Britain, the source of around one quarter of the European jihadis believed to be in Syria, is not party to the SIS system because it opted out of all the instruments under the EU’s justice and home affairs portfolio and still has to negotiate what bits it will rejoin.

But according to De Kerchove, the British are nonetheless among the most active and insistent in pushing a tough concerted EU strategy.

“We should have the UK plugged into the SIS. That’s very important, but it has not happened yet. The Home Office says they want to be in. I was in London last week. They push and push. On counter-terrorism, the UK is one of the countries supporting us the most. They’re very, very committed and they have excellent information.”

A Foreign Office spokeswoman said the UK authorities believed “more than 500 UK-linked individuals have now travelled to Syria and Iraq since the uprising began. Obviously, it’s very difficult to give precise numbers on this.”

De Kerchove said he had asked Theresa May, the home secretary, and had not received precise figures. Nor was it clear how many had returned from Syria or Iraq to Britain.

According to the French authorities, the number of native jihadis in Syria and Iraq has soared from 555 to 932 this year. Of those, 118 have returned to France. According to experts consulted by European officials involved in the effort, an estimated one in nine of those returning represents a terrorist threat.

Officials point to the killing of four people at Brussels’s Jewish Museum in May as a portent of things to come and of the mishaps afflicting the Schengen system. The suspect awaiting trial in Belgium, Mehdi Nemmouche, 29, a French national of Algerian heritage, had spent a year in Syria. He flew from Turkey to Frankfurt in Germany.

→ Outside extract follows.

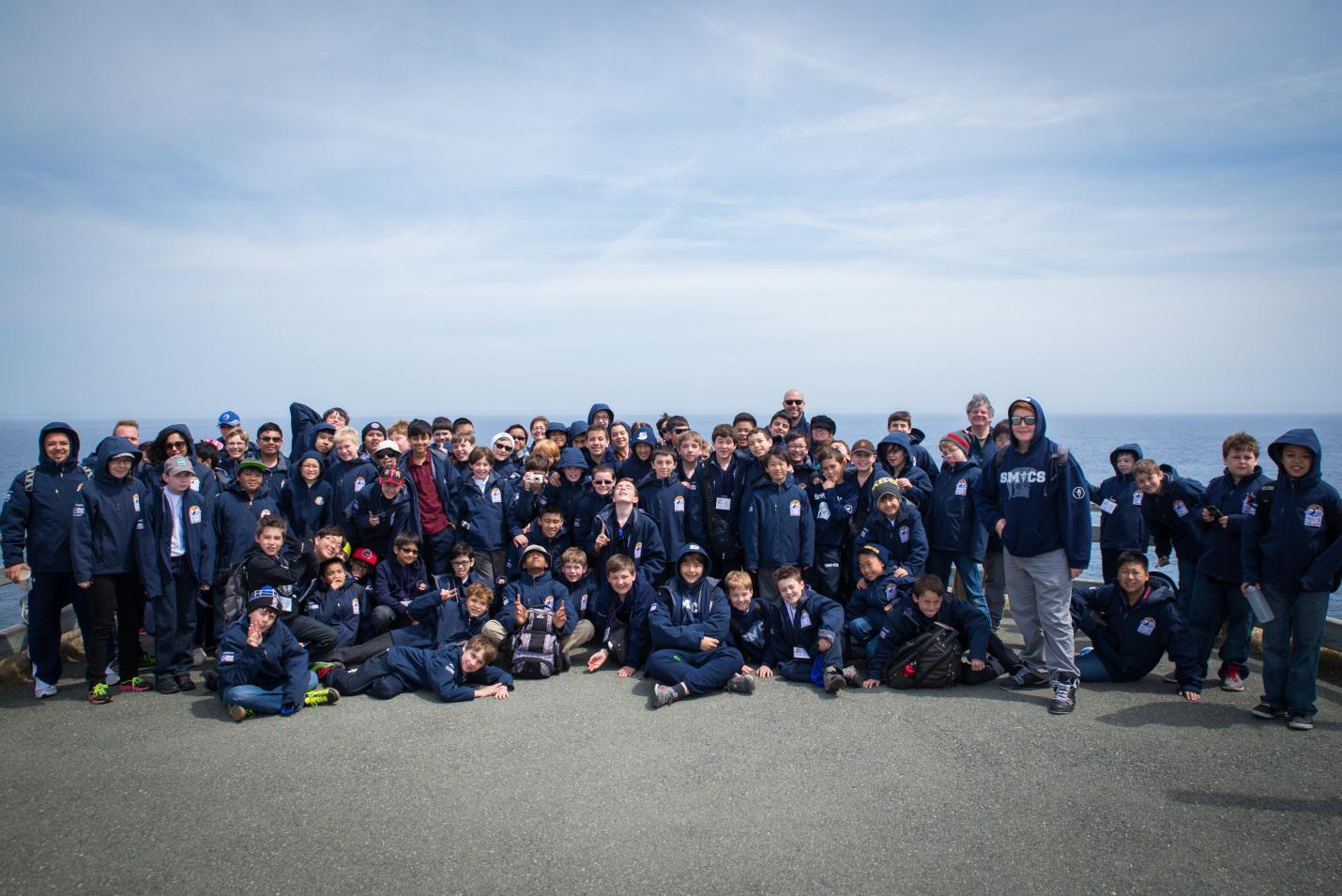 2015 Newfoundland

German customs officers identified him from the SIS system and alerted the French. He was allowed to travel further and allegedly came to Brussels where he is suspected of opening automatic machine-gun fire on the museum before being arrested later in Marseille.

The number of EU nationals fighting in Syria is put at 3-4,000. The senior official said that in post-9/11 Afghanistan there were an estimated 100 Europeans fighting with al-Qaida and the Taliban and that presented a big problem then.

Two Dutch nationals of Turkish origin were also arrested by the Belgians last month on their return from the Middle East, with Dutch television reporting at the weekend that they were plotting an attack on the headquarters of the European commission in Brussels.

The officials said there was no evidence to support this.

On Thursday the mayor of Brussels, Yvan Mayeur, said the threat of returning jihadis “is not virtual for us, it is concrete, it is real”.

He said he was examining 14 files on the issue of suspected extremists from Belgium, which is believed to have the highest per capita rate in the EU of fighters in Syria.